TASKS TO CARRY OUT:
• a. In the text on agency backlogs, what do economists call cutting yourself to the bone to win work, which makes a successful outcome less likely?
• b. Reproduce from the text on agency backlogs the part that opens with the words containing "Although if we" and closes with "time to do so.".
• c. Go on with the text on agency backlogs from the point where it stops.

PROVIDED TEXT:
When I make my “Nuke the backlog” argument (use goals not backlogs to drive work, throw away the long term backlog and generate the work you need to do from the goals) there will often be someone in the room who says:

“We are a digital agency, our clients come to us with a list of features, a backlog, and ask us to deliver it. We can’t throw away the backlog.”

This is a fair point, and if you are an agency for hire, this has long been the model: clients list features they want, agencies quote for each item, the cheapest wins the work and everyone is happy.

The idea that you can write down everything you want is baked into our procurement processes. It means that before you can ask the question “how long will it take?” or “how much will it cost?” you have to spend time and money saying what “it” is.

Although if we are being honest, it is only after signing the contract that things go horribly wrong. The client never really knew what they wanted, the requirements gathering process didn’t satisfy them, when they see something (a bit of solution or an invoice) they get new insights and “change their mind.”

If you haven’t read my tongue-in-cheek “Dear customer” letter now would be a good time to do so.

I am not disputing that this “feature factory for hire” model is the way a lot, most, of the industry works. Nor am I disputing that for your company right now, or even for yourself, to move away from this model is a big ask.

The first problem is the race to the bottom: if you are competing on price then there is always someone, somewhere, that will offer to do it for less. And if you cut yourself to the bone to win the work you are making it less likely there will be a successful outcome. Economists call this “winner’s curse.”

Records from a collection:
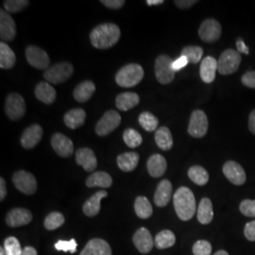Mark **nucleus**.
Segmentation results:
<instances>
[{
	"instance_id": "nucleus-1",
	"label": "nucleus",
	"mask_w": 255,
	"mask_h": 255,
	"mask_svg": "<svg viewBox=\"0 0 255 255\" xmlns=\"http://www.w3.org/2000/svg\"><path fill=\"white\" fill-rule=\"evenodd\" d=\"M121 31L118 25L105 23L95 27L90 33L91 44L98 49H107L119 42Z\"/></svg>"
},
{
	"instance_id": "nucleus-2",
	"label": "nucleus",
	"mask_w": 255,
	"mask_h": 255,
	"mask_svg": "<svg viewBox=\"0 0 255 255\" xmlns=\"http://www.w3.org/2000/svg\"><path fill=\"white\" fill-rule=\"evenodd\" d=\"M174 208L179 219L187 221L194 217L196 213V200L195 196L188 187H180L173 197Z\"/></svg>"
},
{
	"instance_id": "nucleus-3",
	"label": "nucleus",
	"mask_w": 255,
	"mask_h": 255,
	"mask_svg": "<svg viewBox=\"0 0 255 255\" xmlns=\"http://www.w3.org/2000/svg\"><path fill=\"white\" fill-rule=\"evenodd\" d=\"M144 78V69L138 64L123 66L116 75V82L121 87L130 88L137 85Z\"/></svg>"
},
{
	"instance_id": "nucleus-4",
	"label": "nucleus",
	"mask_w": 255,
	"mask_h": 255,
	"mask_svg": "<svg viewBox=\"0 0 255 255\" xmlns=\"http://www.w3.org/2000/svg\"><path fill=\"white\" fill-rule=\"evenodd\" d=\"M73 73V65L68 62H62L46 69L44 78L48 83L61 84L69 80Z\"/></svg>"
},
{
	"instance_id": "nucleus-5",
	"label": "nucleus",
	"mask_w": 255,
	"mask_h": 255,
	"mask_svg": "<svg viewBox=\"0 0 255 255\" xmlns=\"http://www.w3.org/2000/svg\"><path fill=\"white\" fill-rule=\"evenodd\" d=\"M173 61L168 55H160L155 60V77L161 84H168L173 82L175 71L172 68Z\"/></svg>"
},
{
	"instance_id": "nucleus-6",
	"label": "nucleus",
	"mask_w": 255,
	"mask_h": 255,
	"mask_svg": "<svg viewBox=\"0 0 255 255\" xmlns=\"http://www.w3.org/2000/svg\"><path fill=\"white\" fill-rule=\"evenodd\" d=\"M241 63V55L235 49H227L219 57V72L221 75H231L237 72Z\"/></svg>"
},
{
	"instance_id": "nucleus-7",
	"label": "nucleus",
	"mask_w": 255,
	"mask_h": 255,
	"mask_svg": "<svg viewBox=\"0 0 255 255\" xmlns=\"http://www.w3.org/2000/svg\"><path fill=\"white\" fill-rule=\"evenodd\" d=\"M5 112L10 120H18L26 114V102L23 97L16 93H11L6 99Z\"/></svg>"
},
{
	"instance_id": "nucleus-8",
	"label": "nucleus",
	"mask_w": 255,
	"mask_h": 255,
	"mask_svg": "<svg viewBox=\"0 0 255 255\" xmlns=\"http://www.w3.org/2000/svg\"><path fill=\"white\" fill-rule=\"evenodd\" d=\"M121 123V117L117 111L110 110L104 114L96 126V132L100 136H106L113 132Z\"/></svg>"
},
{
	"instance_id": "nucleus-9",
	"label": "nucleus",
	"mask_w": 255,
	"mask_h": 255,
	"mask_svg": "<svg viewBox=\"0 0 255 255\" xmlns=\"http://www.w3.org/2000/svg\"><path fill=\"white\" fill-rule=\"evenodd\" d=\"M208 127V119L205 113L201 110L194 111L188 125V133L192 137L201 138L207 133Z\"/></svg>"
},
{
	"instance_id": "nucleus-10",
	"label": "nucleus",
	"mask_w": 255,
	"mask_h": 255,
	"mask_svg": "<svg viewBox=\"0 0 255 255\" xmlns=\"http://www.w3.org/2000/svg\"><path fill=\"white\" fill-rule=\"evenodd\" d=\"M12 182L16 189L23 194L32 195L37 190V182L33 174L25 170H19L13 174Z\"/></svg>"
},
{
	"instance_id": "nucleus-11",
	"label": "nucleus",
	"mask_w": 255,
	"mask_h": 255,
	"mask_svg": "<svg viewBox=\"0 0 255 255\" xmlns=\"http://www.w3.org/2000/svg\"><path fill=\"white\" fill-rule=\"evenodd\" d=\"M221 25L216 19L209 18L201 23L199 29V35L201 40L207 43H213L218 41L221 36Z\"/></svg>"
},
{
	"instance_id": "nucleus-12",
	"label": "nucleus",
	"mask_w": 255,
	"mask_h": 255,
	"mask_svg": "<svg viewBox=\"0 0 255 255\" xmlns=\"http://www.w3.org/2000/svg\"><path fill=\"white\" fill-rule=\"evenodd\" d=\"M26 57L28 64L40 70H45L49 65V56L46 51L36 46H28L26 48Z\"/></svg>"
},
{
	"instance_id": "nucleus-13",
	"label": "nucleus",
	"mask_w": 255,
	"mask_h": 255,
	"mask_svg": "<svg viewBox=\"0 0 255 255\" xmlns=\"http://www.w3.org/2000/svg\"><path fill=\"white\" fill-rule=\"evenodd\" d=\"M16 36L15 22L9 12L0 11V38L3 42L12 41Z\"/></svg>"
},
{
	"instance_id": "nucleus-14",
	"label": "nucleus",
	"mask_w": 255,
	"mask_h": 255,
	"mask_svg": "<svg viewBox=\"0 0 255 255\" xmlns=\"http://www.w3.org/2000/svg\"><path fill=\"white\" fill-rule=\"evenodd\" d=\"M51 146L55 152L61 157L67 158L71 156L74 151V145L72 140H70L63 133L56 132L51 137Z\"/></svg>"
},
{
	"instance_id": "nucleus-15",
	"label": "nucleus",
	"mask_w": 255,
	"mask_h": 255,
	"mask_svg": "<svg viewBox=\"0 0 255 255\" xmlns=\"http://www.w3.org/2000/svg\"><path fill=\"white\" fill-rule=\"evenodd\" d=\"M223 173L230 182L235 185H242L246 182L244 168L235 161H228L223 165Z\"/></svg>"
},
{
	"instance_id": "nucleus-16",
	"label": "nucleus",
	"mask_w": 255,
	"mask_h": 255,
	"mask_svg": "<svg viewBox=\"0 0 255 255\" xmlns=\"http://www.w3.org/2000/svg\"><path fill=\"white\" fill-rule=\"evenodd\" d=\"M32 220V214L25 208L10 210L6 216V223L11 228L27 225Z\"/></svg>"
},
{
	"instance_id": "nucleus-17",
	"label": "nucleus",
	"mask_w": 255,
	"mask_h": 255,
	"mask_svg": "<svg viewBox=\"0 0 255 255\" xmlns=\"http://www.w3.org/2000/svg\"><path fill=\"white\" fill-rule=\"evenodd\" d=\"M132 241L137 250L143 255L148 254L154 246V240L151 234L146 228L138 229L132 237Z\"/></svg>"
},
{
	"instance_id": "nucleus-18",
	"label": "nucleus",
	"mask_w": 255,
	"mask_h": 255,
	"mask_svg": "<svg viewBox=\"0 0 255 255\" xmlns=\"http://www.w3.org/2000/svg\"><path fill=\"white\" fill-rule=\"evenodd\" d=\"M42 137L43 128L38 124H33L24 130L21 136V145L26 149L33 148L41 141Z\"/></svg>"
},
{
	"instance_id": "nucleus-19",
	"label": "nucleus",
	"mask_w": 255,
	"mask_h": 255,
	"mask_svg": "<svg viewBox=\"0 0 255 255\" xmlns=\"http://www.w3.org/2000/svg\"><path fill=\"white\" fill-rule=\"evenodd\" d=\"M76 162L87 172L95 170L98 165L96 154L89 147H82L76 151Z\"/></svg>"
},
{
	"instance_id": "nucleus-20",
	"label": "nucleus",
	"mask_w": 255,
	"mask_h": 255,
	"mask_svg": "<svg viewBox=\"0 0 255 255\" xmlns=\"http://www.w3.org/2000/svg\"><path fill=\"white\" fill-rule=\"evenodd\" d=\"M80 255H112L109 243L101 238L91 239Z\"/></svg>"
},
{
	"instance_id": "nucleus-21",
	"label": "nucleus",
	"mask_w": 255,
	"mask_h": 255,
	"mask_svg": "<svg viewBox=\"0 0 255 255\" xmlns=\"http://www.w3.org/2000/svg\"><path fill=\"white\" fill-rule=\"evenodd\" d=\"M217 70H219V64L214 57L207 56L201 61L200 75L201 80L205 83H211L215 81Z\"/></svg>"
},
{
	"instance_id": "nucleus-22",
	"label": "nucleus",
	"mask_w": 255,
	"mask_h": 255,
	"mask_svg": "<svg viewBox=\"0 0 255 255\" xmlns=\"http://www.w3.org/2000/svg\"><path fill=\"white\" fill-rule=\"evenodd\" d=\"M108 193L105 190L96 192L92 197H90L83 204V213L87 217H96L101 211V202L103 198H106Z\"/></svg>"
},
{
	"instance_id": "nucleus-23",
	"label": "nucleus",
	"mask_w": 255,
	"mask_h": 255,
	"mask_svg": "<svg viewBox=\"0 0 255 255\" xmlns=\"http://www.w3.org/2000/svg\"><path fill=\"white\" fill-rule=\"evenodd\" d=\"M172 195V184L168 180H163L158 184L154 194L155 204L158 207H164L168 204Z\"/></svg>"
},
{
	"instance_id": "nucleus-24",
	"label": "nucleus",
	"mask_w": 255,
	"mask_h": 255,
	"mask_svg": "<svg viewBox=\"0 0 255 255\" xmlns=\"http://www.w3.org/2000/svg\"><path fill=\"white\" fill-rule=\"evenodd\" d=\"M146 167L151 177L160 178L165 173L167 167L166 160L161 154L151 155L147 160Z\"/></svg>"
},
{
	"instance_id": "nucleus-25",
	"label": "nucleus",
	"mask_w": 255,
	"mask_h": 255,
	"mask_svg": "<svg viewBox=\"0 0 255 255\" xmlns=\"http://www.w3.org/2000/svg\"><path fill=\"white\" fill-rule=\"evenodd\" d=\"M35 96L38 101L45 104H52L56 100V91L48 82H39L35 87Z\"/></svg>"
},
{
	"instance_id": "nucleus-26",
	"label": "nucleus",
	"mask_w": 255,
	"mask_h": 255,
	"mask_svg": "<svg viewBox=\"0 0 255 255\" xmlns=\"http://www.w3.org/2000/svg\"><path fill=\"white\" fill-rule=\"evenodd\" d=\"M85 119L86 113L84 110L81 108L70 110L64 115V124L71 129H76L78 128L82 127L84 124Z\"/></svg>"
},
{
	"instance_id": "nucleus-27",
	"label": "nucleus",
	"mask_w": 255,
	"mask_h": 255,
	"mask_svg": "<svg viewBox=\"0 0 255 255\" xmlns=\"http://www.w3.org/2000/svg\"><path fill=\"white\" fill-rule=\"evenodd\" d=\"M140 102V98L136 93L126 92L119 95L116 99V105L120 111H128L134 108Z\"/></svg>"
},
{
	"instance_id": "nucleus-28",
	"label": "nucleus",
	"mask_w": 255,
	"mask_h": 255,
	"mask_svg": "<svg viewBox=\"0 0 255 255\" xmlns=\"http://www.w3.org/2000/svg\"><path fill=\"white\" fill-rule=\"evenodd\" d=\"M95 91H96L95 83L91 81H85L77 85V87L74 90V98L78 102L83 103L91 99Z\"/></svg>"
},
{
	"instance_id": "nucleus-29",
	"label": "nucleus",
	"mask_w": 255,
	"mask_h": 255,
	"mask_svg": "<svg viewBox=\"0 0 255 255\" xmlns=\"http://www.w3.org/2000/svg\"><path fill=\"white\" fill-rule=\"evenodd\" d=\"M118 165L122 171L130 172L136 168L139 163V155L137 152H125L118 157Z\"/></svg>"
},
{
	"instance_id": "nucleus-30",
	"label": "nucleus",
	"mask_w": 255,
	"mask_h": 255,
	"mask_svg": "<svg viewBox=\"0 0 255 255\" xmlns=\"http://www.w3.org/2000/svg\"><path fill=\"white\" fill-rule=\"evenodd\" d=\"M113 184V179L109 174L104 171H98L91 174L87 180L86 185L88 187H101V188H109Z\"/></svg>"
},
{
	"instance_id": "nucleus-31",
	"label": "nucleus",
	"mask_w": 255,
	"mask_h": 255,
	"mask_svg": "<svg viewBox=\"0 0 255 255\" xmlns=\"http://www.w3.org/2000/svg\"><path fill=\"white\" fill-rule=\"evenodd\" d=\"M214 219V209L212 201L208 198H203L198 207V220L203 225H207Z\"/></svg>"
},
{
	"instance_id": "nucleus-32",
	"label": "nucleus",
	"mask_w": 255,
	"mask_h": 255,
	"mask_svg": "<svg viewBox=\"0 0 255 255\" xmlns=\"http://www.w3.org/2000/svg\"><path fill=\"white\" fill-rule=\"evenodd\" d=\"M155 142L163 150H169L173 146L172 134L167 127L159 128L155 132Z\"/></svg>"
},
{
	"instance_id": "nucleus-33",
	"label": "nucleus",
	"mask_w": 255,
	"mask_h": 255,
	"mask_svg": "<svg viewBox=\"0 0 255 255\" xmlns=\"http://www.w3.org/2000/svg\"><path fill=\"white\" fill-rule=\"evenodd\" d=\"M16 63V56L5 42L0 43V67L10 69Z\"/></svg>"
},
{
	"instance_id": "nucleus-34",
	"label": "nucleus",
	"mask_w": 255,
	"mask_h": 255,
	"mask_svg": "<svg viewBox=\"0 0 255 255\" xmlns=\"http://www.w3.org/2000/svg\"><path fill=\"white\" fill-rule=\"evenodd\" d=\"M176 243V237L173 232L169 230H164L157 234L155 237L154 245L159 250H164L173 246Z\"/></svg>"
},
{
	"instance_id": "nucleus-35",
	"label": "nucleus",
	"mask_w": 255,
	"mask_h": 255,
	"mask_svg": "<svg viewBox=\"0 0 255 255\" xmlns=\"http://www.w3.org/2000/svg\"><path fill=\"white\" fill-rule=\"evenodd\" d=\"M188 177L192 182L201 186L205 185L209 182V174L207 170L201 165L191 166L188 170Z\"/></svg>"
},
{
	"instance_id": "nucleus-36",
	"label": "nucleus",
	"mask_w": 255,
	"mask_h": 255,
	"mask_svg": "<svg viewBox=\"0 0 255 255\" xmlns=\"http://www.w3.org/2000/svg\"><path fill=\"white\" fill-rule=\"evenodd\" d=\"M134 210L137 217L142 219L150 218L153 213L152 206L146 197H137L134 201Z\"/></svg>"
},
{
	"instance_id": "nucleus-37",
	"label": "nucleus",
	"mask_w": 255,
	"mask_h": 255,
	"mask_svg": "<svg viewBox=\"0 0 255 255\" xmlns=\"http://www.w3.org/2000/svg\"><path fill=\"white\" fill-rule=\"evenodd\" d=\"M202 55H203V49L201 46H184L181 53V56H184L188 60V63H191V64L200 63Z\"/></svg>"
},
{
	"instance_id": "nucleus-38",
	"label": "nucleus",
	"mask_w": 255,
	"mask_h": 255,
	"mask_svg": "<svg viewBox=\"0 0 255 255\" xmlns=\"http://www.w3.org/2000/svg\"><path fill=\"white\" fill-rule=\"evenodd\" d=\"M138 121L141 127L146 129V131H154L159 124L158 119L149 112H143L139 116Z\"/></svg>"
},
{
	"instance_id": "nucleus-39",
	"label": "nucleus",
	"mask_w": 255,
	"mask_h": 255,
	"mask_svg": "<svg viewBox=\"0 0 255 255\" xmlns=\"http://www.w3.org/2000/svg\"><path fill=\"white\" fill-rule=\"evenodd\" d=\"M123 139L125 144L128 147H132V148L138 147L143 142L142 135L133 128H127L123 132Z\"/></svg>"
},
{
	"instance_id": "nucleus-40",
	"label": "nucleus",
	"mask_w": 255,
	"mask_h": 255,
	"mask_svg": "<svg viewBox=\"0 0 255 255\" xmlns=\"http://www.w3.org/2000/svg\"><path fill=\"white\" fill-rule=\"evenodd\" d=\"M64 223V215L59 213V212H52L46 217L45 222H44V225H45L46 230L53 231V230H56V229L60 228L61 226H63Z\"/></svg>"
},
{
	"instance_id": "nucleus-41",
	"label": "nucleus",
	"mask_w": 255,
	"mask_h": 255,
	"mask_svg": "<svg viewBox=\"0 0 255 255\" xmlns=\"http://www.w3.org/2000/svg\"><path fill=\"white\" fill-rule=\"evenodd\" d=\"M28 4L27 0H7L4 2V8L9 13H16L26 9Z\"/></svg>"
},
{
	"instance_id": "nucleus-42",
	"label": "nucleus",
	"mask_w": 255,
	"mask_h": 255,
	"mask_svg": "<svg viewBox=\"0 0 255 255\" xmlns=\"http://www.w3.org/2000/svg\"><path fill=\"white\" fill-rule=\"evenodd\" d=\"M4 249L8 255H21L23 250L16 237H9L4 242Z\"/></svg>"
},
{
	"instance_id": "nucleus-43",
	"label": "nucleus",
	"mask_w": 255,
	"mask_h": 255,
	"mask_svg": "<svg viewBox=\"0 0 255 255\" xmlns=\"http://www.w3.org/2000/svg\"><path fill=\"white\" fill-rule=\"evenodd\" d=\"M77 241L75 239H70V240H60L55 244V249L60 252H64V253H71L75 254L77 252Z\"/></svg>"
},
{
	"instance_id": "nucleus-44",
	"label": "nucleus",
	"mask_w": 255,
	"mask_h": 255,
	"mask_svg": "<svg viewBox=\"0 0 255 255\" xmlns=\"http://www.w3.org/2000/svg\"><path fill=\"white\" fill-rule=\"evenodd\" d=\"M194 255H210L212 254V245L206 240H199L193 246Z\"/></svg>"
},
{
	"instance_id": "nucleus-45",
	"label": "nucleus",
	"mask_w": 255,
	"mask_h": 255,
	"mask_svg": "<svg viewBox=\"0 0 255 255\" xmlns=\"http://www.w3.org/2000/svg\"><path fill=\"white\" fill-rule=\"evenodd\" d=\"M240 212L249 218H255V200H244L239 206Z\"/></svg>"
},
{
	"instance_id": "nucleus-46",
	"label": "nucleus",
	"mask_w": 255,
	"mask_h": 255,
	"mask_svg": "<svg viewBox=\"0 0 255 255\" xmlns=\"http://www.w3.org/2000/svg\"><path fill=\"white\" fill-rule=\"evenodd\" d=\"M242 83L249 88L255 89V71H249L241 78Z\"/></svg>"
},
{
	"instance_id": "nucleus-47",
	"label": "nucleus",
	"mask_w": 255,
	"mask_h": 255,
	"mask_svg": "<svg viewBox=\"0 0 255 255\" xmlns=\"http://www.w3.org/2000/svg\"><path fill=\"white\" fill-rule=\"evenodd\" d=\"M244 235L248 240L255 241V220L247 223L244 229Z\"/></svg>"
},
{
	"instance_id": "nucleus-48",
	"label": "nucleus",
	"mask_w": 255,
	"mask_h": 255,
	"mask_svg": "<svg viewBox=\"0 0 255 255\" xmlns=\"http://www.w3.org/2000/svg\"><path fill=\"white\" fill-rule=\"evenodd\" d=\"M101 2L104 6L112 9H120L125 4L124 0H102Z\"/></svg>"
},
{
	"instance_id": "nucleus-49",
	"label": "nucleus",
	"mask_w": 255,
	"mask_h": 255,
	"mask_svg": "<svg viewBox=\"0 0 255 255\" xmlns=\"http://www.w3.org/2000/svg\"><path fill=\"white\" fill-rule=\"evenodd\" d=\"M188 64H189L188 60L184 56H181V57H179L178 59H176L175 61H173L172 68H173L175 72H178V71H180L181 69H182L183 67H185Z\"/></svg>"
},
{
	"instance_id": "nucleus-50",
	"label": "nucleus",
	"mask_w": 255,
	"mask_h": 255,
	"mask_svg": "<svg viewBox=\"0 0 255 255\" xmlns=\"http://www.w3.org/2000/svg\"><path fill=\"white\" fill-rule=\"evenodd\" d=\"M174 3L176 4L177 7L181 8V9H188V8H191L192 6H194L195 4H197L198 1H196V0H176Z\"/></svg>"
},
{
	"instance_id": "nucleus-51",
	"label": "nucleus",
	"mask_w": 255,
	"mask_h": 255,
	"mask_svg": "<svg viewBox=\"0 0 255 255\" xmlns=\"http://www.w3.org/2000/svg\"><path fill=\"white\" fill-rule=\"evenodd\" d=\"M237 51L239 53H244V54H249L250 53V50H249V47L246 46L245 42L243 41L242 38H238L237 41Z\"/></svg>"
},
{
	"instance_id": "nucleus-52",
	"label": "nucleus",
	"mask_w": 255,
	"mask_h": 255,
	"mask_svg": "<svg viewBox=\"0 0 255 255\" xmlns=\"http://www.w3.org/2000/svg\"><path fill=\"white\" fill-rule=\"evenodd\" d=\"M7 196V188H6V182L3 178L0 179V201H4Z\"/></svg>"
},
{
	"instance_id": "nucleus-53",
	"label": "nucleus",
	"mask_w": 255,
	"mask_h": 255,
	"mask_svg": "<svg viewBox=\"0 0 255 255\" xmlns=\"http://www.w3.org/2000/svg\"><path fill=\"white\" fill-rule=\"evenodd\" d=\"M249 128L250 130L255 134V109L251 113L249 119Z\"/></svg>"
},
{
	"instance_id": "nucleus-54",
	"label": "nucleus",
	"mask_w": 255,
	"mask_h": 255,
	"mask_svg": "<svg viewBox=\"0 0 255 255\" xmlns=\"http://www.w3.org/2000/svg\"><path fill=\"white\" fill-rule=\"evenodd\" d=\"M21 255H37V251L33 247H26L23 249V253Z\"/></svg>"
},
{
	"instance_id": "nucleus-55",
	"label": "nucleus",
	"mask_w": 255,
	"mask_h": 255,
	"mask_svg": "<svg viewBox=\"0 0 255 255\" xmlns=\"http://www.w3.org/2000/svg\"><path fill=\"white\" fill-rule=\"evenodd\" d=\"M164 3V0H147L146 1V4L148 6H154V5H160V4H163Z\"/></svg>"
},
{
	"instance_id": "nucleus-56",
	"label": "nucleus",
	"mask_w": 255,
	"mask_h": 255,
	"mask_svg": "<svg viewBox=\"0 0 255 255\" xmlns=\"http://www.w3.org/2000/svg\"><path fill=\"white\" fill-rule=\"evenodd\" d=\"M214 255H229L228 253L226 252V251H223V250H221V251H219V252H217L216 254Z\"/></svg>"
},
{
	"instance_id": "nucleus-57",
	"label": "nucleus",
	"mask_w": 255,
	"mask_h": 255,
	"mask_svg": "<svg viewBox=\"0 0 255 255\" xmlns=\"http://www.w3.org/2000/svg\"><path fill=\"white\" fill-rule=\"evenodd\" d=\"M0 255H8L7 253H6V251H5V249H4V247L0 248Z\"/></svg>"
}]
</instances>
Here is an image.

RESULTS OF THE TASKS:
• a. Winner's curse.

• b.
Although if we are being honest, it is only after signing the contract that things go horribly wrong. The client never really knew what they wanted, the requirements gathering process didn’t satisfy them, when they see something (a bit of solution or an invoice) they get new insights and “change their mind.”

If you haven’t read my tongue-in-cheek “Dear customer” letter now would be a good time to do so.

• c.
Unfortunately, as an industry we have trained our clients to believe there is an unavoidable gap between awarding the contract and seeing the outcome. Which means, by the time the client realises something is wrong, they have spent so much money it is a career ending decision to admit it is wrong.

So, what is the solution?

We need to change the rules of the game. Are you a tailor or an image consultant?

Is your digital agency competing on price? Are you just making suits?

If you want a better way you need to rethink how you sell, you need to work with objectives and outcomes. Throw the requirements document away and nuke the backlog. Think holistically, consider this an all in process. You aren’t just building the features a client wants, you are helping them towards their business goals.

Now there are two problems here. That is a more difficult sell, you need to get involved sooner and few people really know how to do it. (Everyone claims they can but they usually end up selling features.)

Second, not every client is ready for it. Client’s have been conditioned to think technical types want big long documents – and so have their procurement people. So you have to say No to some clients. That is scary, especially for a small agency that lives one deal at a time.

The good news is: there are clients out there who are open to working in new ways. Offer up something different. Most agencies don’t, most agencies are racing to the bottom so you have less competition.

Otherwise, you will be forever competing on price and racing to the bottom.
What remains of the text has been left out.